**Passage donné**
□ □ □ □
Aux États-Unis, les valeurs démocratiques libérales relèvent du sens commun, il serait donc difficile pour la majorité des Américains d’accepter un rejet du principe même des élections. Plutôt qu’un tel rejet, les néofascistes américains ont défendu depuis les années 1930 le thème des « élections truquées ».

À la fin des années 1930, le journal pro-fasciste Social Justice du père Charles Coughlin a ainsi défendu le coup d’État de Franco en Espagne en affirmant que la violence extralégale de la droite y était nécessaire parce que la gauche était arrivée au pouvoir par des élections frauduleuses. De tels arguments permettent aux Américains de préserver l’image qu’ils ont d’eux-mêmes en tant que défenseurs de la démocratie, alors qu’ils s’efforcent de la détruire.

Cette démarche a toujours été nécessaire aux États-Unis, où le libéralisme constitutionnel est ancré dans l’idéal national ce qui le rend indispensable à tout nationaliste. Le fascisme américain se distingue par une foi paradoxale dans la Constitution.

 

5- Trouver un autre Trump ne sera pas facile, mais pas impossible

Trump possédait une célébrité unique, et il ne sera pas facile pour l’extrême droite états-unienne de le remplacer. Comme nous l’avons vu durant les élections de 2018, le trumpisme sans le nom de Trump sur le bulletin de vote s’en est mal sorti.  Ce n’est pas tous les jours qu’un parti peut trouver une célébrité qui soit un « non-politicien », capable de faire une campagne efficace sur une plateforme politique populiste de droite et même nationaliste blanche. Et trouver un Trump meilleur que Trump, un leader charismatique et néofasciste doté d’un grand sens tactique, serait une tâche exceptionnellement complexe.
□ □ □ □
**Informations enregistrées**
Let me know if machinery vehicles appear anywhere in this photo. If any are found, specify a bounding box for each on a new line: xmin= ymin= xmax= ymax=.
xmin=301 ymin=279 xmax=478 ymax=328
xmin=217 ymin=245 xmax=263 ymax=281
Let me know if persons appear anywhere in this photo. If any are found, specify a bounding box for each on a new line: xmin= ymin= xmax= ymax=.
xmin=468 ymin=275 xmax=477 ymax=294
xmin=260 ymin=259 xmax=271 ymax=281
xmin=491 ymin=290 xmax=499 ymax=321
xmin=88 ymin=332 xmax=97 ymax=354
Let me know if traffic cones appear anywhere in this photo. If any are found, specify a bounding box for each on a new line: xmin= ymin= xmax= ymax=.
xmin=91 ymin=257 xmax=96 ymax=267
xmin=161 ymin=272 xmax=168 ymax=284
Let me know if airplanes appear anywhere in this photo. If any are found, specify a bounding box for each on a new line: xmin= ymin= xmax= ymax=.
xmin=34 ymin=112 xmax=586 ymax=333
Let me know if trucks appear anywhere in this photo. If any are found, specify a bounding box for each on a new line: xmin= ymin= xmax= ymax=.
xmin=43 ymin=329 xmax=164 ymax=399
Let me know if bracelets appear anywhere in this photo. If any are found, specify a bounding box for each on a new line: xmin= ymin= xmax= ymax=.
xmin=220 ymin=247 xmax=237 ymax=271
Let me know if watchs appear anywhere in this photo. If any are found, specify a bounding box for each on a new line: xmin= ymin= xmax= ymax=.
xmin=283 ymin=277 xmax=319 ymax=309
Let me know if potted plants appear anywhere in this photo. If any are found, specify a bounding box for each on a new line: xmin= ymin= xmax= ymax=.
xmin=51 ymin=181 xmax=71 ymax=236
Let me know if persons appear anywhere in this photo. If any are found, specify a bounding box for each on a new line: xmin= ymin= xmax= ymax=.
□ □ □ □
**Problème posé A**
Répondez s'il vous plaît à ces questions sur le texte sur le néofascisme américain :
(i) Depuis quand les néofascistes américains défendent-ils le thème des « élections truquées » ?
(ii) Quel coup d'État le journal Social Justice a-t-il défendu ?
(iii) Comment le trumpisme s'en est-il sorti aux élections de 2018 sans le nom de Trump sur le bulletin de vote ?
**Problème posé B**
Rédigez la suite du texte sur le néofascisme américain à partir de sa dernière phrase.

**Réponse rédigée A**
(i) Depuis les années 1930.
(ii) Le coup d'État de Franco en Espagne.
(iii) Il s'en est mal sorti.

**Réponse rédigée B**
Mais nous ne pouvons pas nous bercer d’illusions en pensant que c’est impossible.

 

6- Il y a une place pour les gens de couleur dans le néofascisme

Nous avons pu observer une augmentation progressive du soutien de personnes non-blanches à Trump. Mais leur présence dans la coalition Trump devrait nous rappeler que la politique fasciste a toujours reposé sur autre chose que la seule suprématie blanche. Il existe de nombreux exemples dans le monde de fascismes et crypto-fascismes non-blancs, comme le Japon impérial, le parti Bharatiya Janata (BJP) de Narendra Modi et sa branche paramilitaire le RSS en Inde, le régime de Rodrigo Duterte aux Philippines, l’élection de Jair Bolsonaro dans l’État officiellement multiracial du Brésil.

Outre la suprématie blanche, les mouvements fascistes et néofascistes ont encore beaucoup à offrir à leurs adeptes (essentiellement masculins) : le militarisme, le frisson de la violence, l’anticommunisme, le patriarcat autoritaire, la bigoterie religieuse, la xénophobie contre les minorités nationales, etc.

Le caractère ouvertement raciste de la pensée politique trumpiste justifie pour l’instant le terme de « nationalisme blanc », mais nous pourrions avoir besoin de repenser nos étiquettes dans des Etats-Unis en pleine évolution démographique.

 

7- Les riches n’ont pas problème avec le nationalisme blanc

L’épine dorsale des mouvements fascistes a toujours été constituée par la classe moyenne, et non par la classe ouvrière ou les riches. De nombreux commentateurs furent déconcertés en 2016 parce qu’un grand nombre d’électeurs de Trump étaient des « blancs sans diplôme universitaire » qui, en même temps, avaient des revenus supérieurs à la moyenne nationale.

La base de Trump, tout comme celle des mouvements fascistes du XXe siècle, provient davantage de que l’on appelle parfois la « vieille classe moyenne ». Sur le plan professionnel, il s’agit moins de cols blancs ou d’employés de bureau (la « nouvelle classe moyenne ») que de propriétaires de petites entreprises, d’entrepreneurs indépendants et d’ouvriers qualifiés.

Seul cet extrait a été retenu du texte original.